Tags

, , , , , , ,

A reader wrote:


My first question: although IQ tests purports to be designed empirically, it feels like the weighting of speed vs. accuracy is completely arbitrary, whats up with that?

The way I see it, IQ tests are just a sample of all your cognitive abilities. But because no one knows the nature and number of every cognitive ability in the human mind, all psychologists can do is select an arbitrary sample that is as large and diverse as possible. Luckily, all cognitive abilities appear to be positively correlated and by prioritizing cognitive abilities that correlate well with every other known cognitive ability, the total score presumably predicts unidentified cognitive abilities also.

The reader continues:

I don’t think any IQ tests score you on speed, but most of them have a time limit that’s not long enough for the average person to complete it, giving people who can finish it faster an advantage.  While there’s certainly a correlation between one’s speed of reasoning and quality of reasoning, they seem to me like ultimately seperate qualities, yet IQ tests tend to lump them into one. For example, who is smarter, a person who finishes a test in time with 60% accuracy and is confident he got everything right, or a person who finishes half the test before the time runs out so gets a 50% but could have gotten 100% if given twice the time.

Some IQ tests do provide subscores for the so-called speed factor (the Processing Speed index on the WAIS-IV for example) but most timed IQ measures use speed as a convenient way of increasing the test’s difficulty, not because they’re trying to measure speed per se.

For example on a Wechsler spatial subtest, 15% of 16-year-olds are capable of solving every item within the time limit (which is a few minutes for the hardest items), but by giving bonus points to people who can solve the easy items within 10 seconds and the hard items within 30 seconds, only 0.1% can get a perfect score.
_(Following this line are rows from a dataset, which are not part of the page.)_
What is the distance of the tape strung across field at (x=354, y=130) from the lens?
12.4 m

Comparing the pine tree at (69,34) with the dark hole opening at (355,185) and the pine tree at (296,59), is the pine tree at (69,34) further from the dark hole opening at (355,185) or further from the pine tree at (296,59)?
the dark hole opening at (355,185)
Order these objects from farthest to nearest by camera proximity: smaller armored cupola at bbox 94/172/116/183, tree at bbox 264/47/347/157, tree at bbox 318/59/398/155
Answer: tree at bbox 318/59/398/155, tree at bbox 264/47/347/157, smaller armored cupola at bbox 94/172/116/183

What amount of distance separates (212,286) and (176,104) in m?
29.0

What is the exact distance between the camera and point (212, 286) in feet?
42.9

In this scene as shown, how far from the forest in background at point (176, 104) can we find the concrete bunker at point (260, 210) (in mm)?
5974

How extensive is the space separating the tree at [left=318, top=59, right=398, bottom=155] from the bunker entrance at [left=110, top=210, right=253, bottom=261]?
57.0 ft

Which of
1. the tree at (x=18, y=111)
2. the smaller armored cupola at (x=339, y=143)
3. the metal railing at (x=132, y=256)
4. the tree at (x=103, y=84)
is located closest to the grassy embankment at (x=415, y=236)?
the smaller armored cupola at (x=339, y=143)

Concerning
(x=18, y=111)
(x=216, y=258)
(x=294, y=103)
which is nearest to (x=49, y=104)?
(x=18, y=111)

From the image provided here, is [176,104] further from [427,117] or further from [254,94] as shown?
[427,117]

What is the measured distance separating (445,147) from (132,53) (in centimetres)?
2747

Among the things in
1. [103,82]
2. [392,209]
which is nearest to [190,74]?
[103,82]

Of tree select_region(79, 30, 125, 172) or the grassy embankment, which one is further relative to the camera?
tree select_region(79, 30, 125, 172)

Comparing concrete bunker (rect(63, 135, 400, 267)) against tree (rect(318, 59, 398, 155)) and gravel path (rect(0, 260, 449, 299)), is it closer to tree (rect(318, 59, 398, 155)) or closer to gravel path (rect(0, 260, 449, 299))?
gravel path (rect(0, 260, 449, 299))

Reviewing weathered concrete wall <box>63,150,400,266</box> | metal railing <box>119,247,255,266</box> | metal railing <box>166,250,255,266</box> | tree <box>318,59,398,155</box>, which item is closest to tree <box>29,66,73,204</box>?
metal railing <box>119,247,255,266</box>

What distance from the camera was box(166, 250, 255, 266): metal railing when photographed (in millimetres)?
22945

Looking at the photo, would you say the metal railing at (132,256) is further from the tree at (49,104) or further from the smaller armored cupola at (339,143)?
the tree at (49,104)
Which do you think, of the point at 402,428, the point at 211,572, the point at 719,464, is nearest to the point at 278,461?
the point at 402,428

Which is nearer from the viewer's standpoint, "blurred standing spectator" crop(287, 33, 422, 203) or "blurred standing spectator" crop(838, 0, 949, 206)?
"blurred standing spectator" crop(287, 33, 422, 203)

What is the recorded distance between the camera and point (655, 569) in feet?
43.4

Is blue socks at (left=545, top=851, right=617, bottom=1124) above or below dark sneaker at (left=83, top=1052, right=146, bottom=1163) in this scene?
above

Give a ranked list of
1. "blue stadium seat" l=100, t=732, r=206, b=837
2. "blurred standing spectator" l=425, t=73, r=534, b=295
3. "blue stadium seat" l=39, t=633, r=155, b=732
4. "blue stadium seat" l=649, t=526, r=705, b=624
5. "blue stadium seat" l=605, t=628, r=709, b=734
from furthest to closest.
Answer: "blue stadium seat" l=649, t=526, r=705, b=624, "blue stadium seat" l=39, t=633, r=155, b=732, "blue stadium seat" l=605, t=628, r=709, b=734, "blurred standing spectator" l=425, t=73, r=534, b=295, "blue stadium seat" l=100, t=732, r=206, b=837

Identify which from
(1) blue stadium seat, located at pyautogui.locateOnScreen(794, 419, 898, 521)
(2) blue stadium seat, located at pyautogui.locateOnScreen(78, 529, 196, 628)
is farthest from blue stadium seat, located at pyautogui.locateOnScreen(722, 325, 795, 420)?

So the use of time bonuses increases the test’s ceiling by two whole standard deviations without going to the trouble of creating more difficult items that would make the test too long.

When time bonuses are not given, a lot more people score perfect but the rank order of people remains virtually identical especially at age 85 to 90.9 where the correlation is 0.99! (WAIS-IV Technical and Interpretive Manual, Appendix A). The correlation is slight lower at younger ages (but still 0.93+) because of all the ceiling bumping when no time bonus is given. Such absurdly high correlations prove that when used judiciously, time bonuses merely add ceiling without changing the nature of what is being tested.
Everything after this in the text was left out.